═════ Texte fourni ═════

Le nouvel ouvrage de Jacques Attali, publié en avril 2016, « 100 jours pour que la France réussisse », est sous titré : « Tout peut changer en 2017 ».
Si j’ai à transposer le sous titrage à notre pays, je dirais plutôt « Tout doit changer en 2017 ». Je ne vise là, ni le régime politique, ni les institutions de l’Etat, ni encore moins les responsables qui le dirigent. Ce vocable « Tout » ne couvrira, dans le cadre de cet article, que le volet économique, avec sa récession continue, ses aléas et sa situation déliquescente marquée par un niveau d’endettement record, des déficits jumeaux inédits et des indicateurs monétaires inquiétants. Ces indicateurs doivent être inversés et c’est là la substruction du changement attendu. Il s’agit là d’une véritable gageure impliquant nécessairement la mise en œuvre d’un plan, capable de faire redémarrer la machine économique.
L’impérative réactivité
Les résultats de l’exécution budgétaire au titre des quatre premiers mois de 2016, tout comme les indicateurs publiés par la BCT ou l’INS concernant notamment le commerce extérieur, font état d’une conjoncture tumultueuse avec une croissance anémique, un chômage persistant et une atonie structurelle de l’offre exportable. Les importations n’ont fléchi qu’au niveau des biens d’équipement en rapport avec la régression des investissements, mais leur volume global rapporté à celui des exportations a affecté le taux de couverture. La détérioration de ce taux, conjuguée avec la baisse des réserves de change, affecte gravement la balance des payements.
Qu’en est-il du profilage économique qui se dessine pour l’année 2017 ?
La situation de 2017 dépendra des mesures de relance ou plutôt de sauvetage qu’il convient de prendre au courant du second semestre de l’année en cours.
Il est vrai qu’aucun plan de relance ne permettra de transformer cette sinistrose en une embellie « économique » mettant le pays dans un sentier de croissance soutenable et durable, mais il est aussi vrai que l’immobilisme et l’inertie conduiront le pays vers la pire crise de son histoire.
Il y a lieu alors de rechercher une solution « médiane » consistant à mettre en œuvre des mesures rapides et concluantes à même d’induire un début de redressement, tout en arrêtant « cette descente aux enfers ».
Face aux dangers qui guettent notre économie, et par là notre souveraineté, la réactivité s’impose! Comment? Sous quelles formes et selon quelles modalités? Sous quels angles?

═════ Données fournies ═════

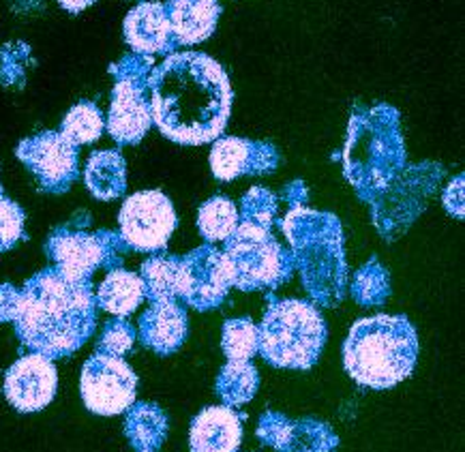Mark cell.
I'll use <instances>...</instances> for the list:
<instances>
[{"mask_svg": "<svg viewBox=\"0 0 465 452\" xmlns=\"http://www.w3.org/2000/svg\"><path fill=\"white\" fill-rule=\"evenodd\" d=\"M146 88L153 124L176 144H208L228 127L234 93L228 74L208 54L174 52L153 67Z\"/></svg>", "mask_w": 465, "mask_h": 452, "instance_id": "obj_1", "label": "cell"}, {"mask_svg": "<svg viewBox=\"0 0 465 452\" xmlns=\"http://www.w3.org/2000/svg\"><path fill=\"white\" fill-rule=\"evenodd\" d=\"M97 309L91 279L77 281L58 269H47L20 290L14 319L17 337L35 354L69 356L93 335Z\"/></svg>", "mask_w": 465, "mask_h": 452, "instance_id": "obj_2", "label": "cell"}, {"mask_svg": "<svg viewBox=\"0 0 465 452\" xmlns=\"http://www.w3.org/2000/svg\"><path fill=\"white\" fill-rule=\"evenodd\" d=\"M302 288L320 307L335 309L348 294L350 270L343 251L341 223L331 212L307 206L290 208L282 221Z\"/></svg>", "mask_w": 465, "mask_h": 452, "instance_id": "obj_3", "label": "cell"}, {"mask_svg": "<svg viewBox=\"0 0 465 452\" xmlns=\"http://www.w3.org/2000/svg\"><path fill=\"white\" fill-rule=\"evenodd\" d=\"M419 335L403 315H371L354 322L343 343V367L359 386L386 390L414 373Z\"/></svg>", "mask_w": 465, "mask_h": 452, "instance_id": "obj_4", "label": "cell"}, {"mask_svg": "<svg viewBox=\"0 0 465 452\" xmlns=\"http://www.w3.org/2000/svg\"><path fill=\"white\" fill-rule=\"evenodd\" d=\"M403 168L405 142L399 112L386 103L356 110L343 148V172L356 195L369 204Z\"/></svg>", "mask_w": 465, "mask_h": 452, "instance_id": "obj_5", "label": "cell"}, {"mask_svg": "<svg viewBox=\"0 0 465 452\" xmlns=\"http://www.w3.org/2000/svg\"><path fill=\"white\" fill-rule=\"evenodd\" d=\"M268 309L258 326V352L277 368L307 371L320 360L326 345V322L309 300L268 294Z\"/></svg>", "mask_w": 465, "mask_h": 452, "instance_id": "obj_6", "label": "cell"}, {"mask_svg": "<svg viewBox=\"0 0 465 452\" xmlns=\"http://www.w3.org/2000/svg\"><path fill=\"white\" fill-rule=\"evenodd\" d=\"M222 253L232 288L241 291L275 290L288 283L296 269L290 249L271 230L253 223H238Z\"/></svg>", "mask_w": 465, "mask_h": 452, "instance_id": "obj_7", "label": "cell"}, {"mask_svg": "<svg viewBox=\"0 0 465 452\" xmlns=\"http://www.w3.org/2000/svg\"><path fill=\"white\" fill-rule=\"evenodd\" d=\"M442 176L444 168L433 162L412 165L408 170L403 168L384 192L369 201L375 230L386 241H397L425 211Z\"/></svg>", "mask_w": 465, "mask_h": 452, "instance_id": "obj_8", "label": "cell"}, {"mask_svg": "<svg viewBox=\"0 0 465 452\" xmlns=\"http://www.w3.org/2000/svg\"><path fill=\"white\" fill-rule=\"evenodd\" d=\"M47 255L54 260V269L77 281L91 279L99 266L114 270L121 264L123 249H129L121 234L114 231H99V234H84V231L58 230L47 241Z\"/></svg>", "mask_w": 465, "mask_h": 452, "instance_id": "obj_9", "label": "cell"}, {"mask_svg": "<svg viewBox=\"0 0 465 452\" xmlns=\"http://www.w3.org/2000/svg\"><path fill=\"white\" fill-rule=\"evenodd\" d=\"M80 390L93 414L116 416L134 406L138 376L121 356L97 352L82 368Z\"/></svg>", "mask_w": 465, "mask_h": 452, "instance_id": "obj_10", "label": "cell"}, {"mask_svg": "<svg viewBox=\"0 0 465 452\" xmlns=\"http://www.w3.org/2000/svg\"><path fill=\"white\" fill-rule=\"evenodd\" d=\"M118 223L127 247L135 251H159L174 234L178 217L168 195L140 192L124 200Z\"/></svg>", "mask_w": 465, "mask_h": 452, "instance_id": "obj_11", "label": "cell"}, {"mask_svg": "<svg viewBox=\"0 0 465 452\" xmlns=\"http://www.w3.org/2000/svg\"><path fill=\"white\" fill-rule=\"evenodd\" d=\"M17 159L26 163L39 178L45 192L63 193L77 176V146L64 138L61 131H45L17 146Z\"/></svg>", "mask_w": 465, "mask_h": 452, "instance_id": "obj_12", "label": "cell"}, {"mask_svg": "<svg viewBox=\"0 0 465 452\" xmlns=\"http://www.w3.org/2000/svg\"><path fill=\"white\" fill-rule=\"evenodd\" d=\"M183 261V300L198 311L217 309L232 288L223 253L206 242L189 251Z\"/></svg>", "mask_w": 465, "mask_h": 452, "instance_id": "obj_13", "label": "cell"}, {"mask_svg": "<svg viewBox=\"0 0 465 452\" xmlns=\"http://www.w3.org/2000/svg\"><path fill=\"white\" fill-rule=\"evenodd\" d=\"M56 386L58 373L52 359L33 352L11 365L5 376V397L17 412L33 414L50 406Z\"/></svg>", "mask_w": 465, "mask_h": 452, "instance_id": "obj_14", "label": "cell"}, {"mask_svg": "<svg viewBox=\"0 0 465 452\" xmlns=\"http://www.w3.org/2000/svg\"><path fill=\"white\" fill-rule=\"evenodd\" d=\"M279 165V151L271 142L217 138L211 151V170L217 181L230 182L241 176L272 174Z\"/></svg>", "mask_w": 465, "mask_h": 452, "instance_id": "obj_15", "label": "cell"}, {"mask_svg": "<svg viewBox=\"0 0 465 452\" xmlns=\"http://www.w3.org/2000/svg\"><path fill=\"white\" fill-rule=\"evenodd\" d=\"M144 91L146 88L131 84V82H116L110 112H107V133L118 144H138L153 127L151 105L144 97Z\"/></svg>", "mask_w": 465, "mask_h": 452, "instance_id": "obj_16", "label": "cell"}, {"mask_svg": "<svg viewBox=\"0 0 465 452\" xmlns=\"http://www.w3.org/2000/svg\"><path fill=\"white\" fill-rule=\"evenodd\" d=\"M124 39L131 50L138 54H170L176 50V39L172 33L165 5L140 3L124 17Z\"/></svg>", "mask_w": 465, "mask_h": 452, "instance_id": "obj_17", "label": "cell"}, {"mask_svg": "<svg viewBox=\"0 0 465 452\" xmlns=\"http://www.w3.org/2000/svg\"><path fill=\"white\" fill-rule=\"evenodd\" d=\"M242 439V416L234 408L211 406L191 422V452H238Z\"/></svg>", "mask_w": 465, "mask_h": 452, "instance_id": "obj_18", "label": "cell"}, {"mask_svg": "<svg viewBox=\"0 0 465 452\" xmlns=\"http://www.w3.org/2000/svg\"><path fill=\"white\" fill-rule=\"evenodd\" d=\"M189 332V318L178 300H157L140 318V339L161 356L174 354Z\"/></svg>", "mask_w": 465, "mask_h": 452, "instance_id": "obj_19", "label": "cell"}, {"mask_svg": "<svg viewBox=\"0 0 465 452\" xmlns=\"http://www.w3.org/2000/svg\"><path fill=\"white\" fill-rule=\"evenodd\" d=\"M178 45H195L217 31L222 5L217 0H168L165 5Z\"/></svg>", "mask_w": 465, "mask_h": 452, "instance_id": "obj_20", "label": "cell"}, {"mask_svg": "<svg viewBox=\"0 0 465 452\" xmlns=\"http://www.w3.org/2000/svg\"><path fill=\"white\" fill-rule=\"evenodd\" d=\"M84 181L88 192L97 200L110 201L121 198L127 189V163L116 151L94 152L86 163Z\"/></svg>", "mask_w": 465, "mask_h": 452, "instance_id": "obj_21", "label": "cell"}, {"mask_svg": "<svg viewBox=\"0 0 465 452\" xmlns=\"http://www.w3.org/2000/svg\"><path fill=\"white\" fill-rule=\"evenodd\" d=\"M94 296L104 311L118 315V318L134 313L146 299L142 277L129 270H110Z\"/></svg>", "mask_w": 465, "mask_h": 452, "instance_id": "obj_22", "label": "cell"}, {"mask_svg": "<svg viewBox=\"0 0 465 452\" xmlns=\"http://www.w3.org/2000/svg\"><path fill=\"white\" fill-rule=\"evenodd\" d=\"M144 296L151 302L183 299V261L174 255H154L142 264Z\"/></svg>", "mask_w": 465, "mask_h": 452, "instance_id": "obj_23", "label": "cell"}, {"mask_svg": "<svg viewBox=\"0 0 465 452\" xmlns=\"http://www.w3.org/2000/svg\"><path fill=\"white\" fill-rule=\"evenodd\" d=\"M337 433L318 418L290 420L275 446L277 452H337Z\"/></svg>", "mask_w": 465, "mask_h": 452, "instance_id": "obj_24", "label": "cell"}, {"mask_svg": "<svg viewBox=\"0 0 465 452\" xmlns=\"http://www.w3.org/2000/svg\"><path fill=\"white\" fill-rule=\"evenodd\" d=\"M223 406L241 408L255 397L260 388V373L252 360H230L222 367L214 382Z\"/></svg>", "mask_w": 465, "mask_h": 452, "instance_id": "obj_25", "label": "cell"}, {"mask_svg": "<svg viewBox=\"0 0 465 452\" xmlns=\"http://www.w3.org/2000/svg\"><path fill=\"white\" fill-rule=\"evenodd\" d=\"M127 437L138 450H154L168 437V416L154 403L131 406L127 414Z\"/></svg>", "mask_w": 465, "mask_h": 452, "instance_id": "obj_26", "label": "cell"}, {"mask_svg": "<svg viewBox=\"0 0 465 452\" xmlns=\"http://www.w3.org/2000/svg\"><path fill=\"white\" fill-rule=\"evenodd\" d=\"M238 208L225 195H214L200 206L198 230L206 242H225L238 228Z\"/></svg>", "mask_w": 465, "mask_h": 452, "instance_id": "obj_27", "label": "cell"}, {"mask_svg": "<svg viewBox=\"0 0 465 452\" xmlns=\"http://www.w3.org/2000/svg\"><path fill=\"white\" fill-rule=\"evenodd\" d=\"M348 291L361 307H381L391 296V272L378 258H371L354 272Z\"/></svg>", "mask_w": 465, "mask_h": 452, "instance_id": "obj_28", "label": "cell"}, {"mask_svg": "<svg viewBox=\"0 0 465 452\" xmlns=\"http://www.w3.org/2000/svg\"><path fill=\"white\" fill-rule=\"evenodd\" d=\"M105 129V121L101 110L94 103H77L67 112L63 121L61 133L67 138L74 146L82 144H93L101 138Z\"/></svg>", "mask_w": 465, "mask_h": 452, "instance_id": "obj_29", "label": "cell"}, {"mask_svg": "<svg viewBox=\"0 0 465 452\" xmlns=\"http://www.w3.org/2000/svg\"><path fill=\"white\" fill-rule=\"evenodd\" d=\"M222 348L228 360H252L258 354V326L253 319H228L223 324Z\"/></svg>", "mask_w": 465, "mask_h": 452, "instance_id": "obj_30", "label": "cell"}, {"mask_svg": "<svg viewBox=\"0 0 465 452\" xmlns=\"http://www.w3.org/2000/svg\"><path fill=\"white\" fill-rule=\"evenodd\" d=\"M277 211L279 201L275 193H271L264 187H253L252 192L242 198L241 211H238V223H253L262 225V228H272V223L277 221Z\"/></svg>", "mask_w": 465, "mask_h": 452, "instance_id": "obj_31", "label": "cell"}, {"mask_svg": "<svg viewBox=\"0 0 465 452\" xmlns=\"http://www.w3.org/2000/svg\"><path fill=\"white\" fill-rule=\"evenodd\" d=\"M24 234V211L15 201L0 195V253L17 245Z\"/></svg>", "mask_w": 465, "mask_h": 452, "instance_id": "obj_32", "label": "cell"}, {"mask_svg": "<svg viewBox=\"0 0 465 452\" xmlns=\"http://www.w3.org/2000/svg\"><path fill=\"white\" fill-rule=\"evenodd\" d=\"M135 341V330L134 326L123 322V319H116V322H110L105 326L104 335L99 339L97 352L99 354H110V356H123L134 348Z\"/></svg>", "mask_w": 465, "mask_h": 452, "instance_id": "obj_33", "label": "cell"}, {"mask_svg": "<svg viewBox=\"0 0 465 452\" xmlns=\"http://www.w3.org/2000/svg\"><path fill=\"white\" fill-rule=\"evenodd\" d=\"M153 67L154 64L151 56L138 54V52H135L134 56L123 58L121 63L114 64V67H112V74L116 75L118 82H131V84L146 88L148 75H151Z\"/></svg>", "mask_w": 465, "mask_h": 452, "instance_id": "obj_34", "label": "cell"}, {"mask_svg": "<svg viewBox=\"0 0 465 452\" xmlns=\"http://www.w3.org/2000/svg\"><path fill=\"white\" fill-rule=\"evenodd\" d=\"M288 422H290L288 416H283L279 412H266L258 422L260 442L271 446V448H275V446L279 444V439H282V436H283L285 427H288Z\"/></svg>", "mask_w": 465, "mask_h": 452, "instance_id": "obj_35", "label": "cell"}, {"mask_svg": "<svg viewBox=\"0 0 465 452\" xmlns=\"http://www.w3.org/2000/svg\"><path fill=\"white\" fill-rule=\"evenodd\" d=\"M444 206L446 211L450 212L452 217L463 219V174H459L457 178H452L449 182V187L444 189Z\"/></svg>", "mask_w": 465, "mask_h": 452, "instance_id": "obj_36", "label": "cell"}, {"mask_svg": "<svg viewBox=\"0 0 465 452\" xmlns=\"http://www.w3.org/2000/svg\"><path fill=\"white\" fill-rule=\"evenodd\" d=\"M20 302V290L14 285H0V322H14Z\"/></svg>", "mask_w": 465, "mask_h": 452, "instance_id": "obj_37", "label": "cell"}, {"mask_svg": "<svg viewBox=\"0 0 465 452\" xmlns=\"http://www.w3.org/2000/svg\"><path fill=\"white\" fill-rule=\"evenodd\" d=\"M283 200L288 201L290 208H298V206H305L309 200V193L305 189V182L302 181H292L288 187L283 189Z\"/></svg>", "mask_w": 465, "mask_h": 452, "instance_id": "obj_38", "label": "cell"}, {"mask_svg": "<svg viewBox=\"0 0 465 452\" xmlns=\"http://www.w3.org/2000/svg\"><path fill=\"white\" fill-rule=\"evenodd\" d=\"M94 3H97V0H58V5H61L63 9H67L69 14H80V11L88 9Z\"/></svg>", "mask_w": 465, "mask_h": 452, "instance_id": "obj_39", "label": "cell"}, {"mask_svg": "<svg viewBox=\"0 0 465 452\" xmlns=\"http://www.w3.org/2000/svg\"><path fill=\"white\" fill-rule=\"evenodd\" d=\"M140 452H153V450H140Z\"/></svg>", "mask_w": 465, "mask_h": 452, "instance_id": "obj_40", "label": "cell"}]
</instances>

═════
═════ Données fournies ═════

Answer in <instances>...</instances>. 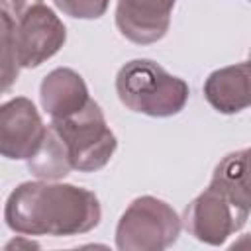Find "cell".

═════

Dans le texte fourni, quel est le sous-titre de l'ouvrage de Jacques Attali publié en avril 2016 ? Les items ne servent pas à cet exercice.

§ **Résultat final**: « Tout peut changer en 2017 ».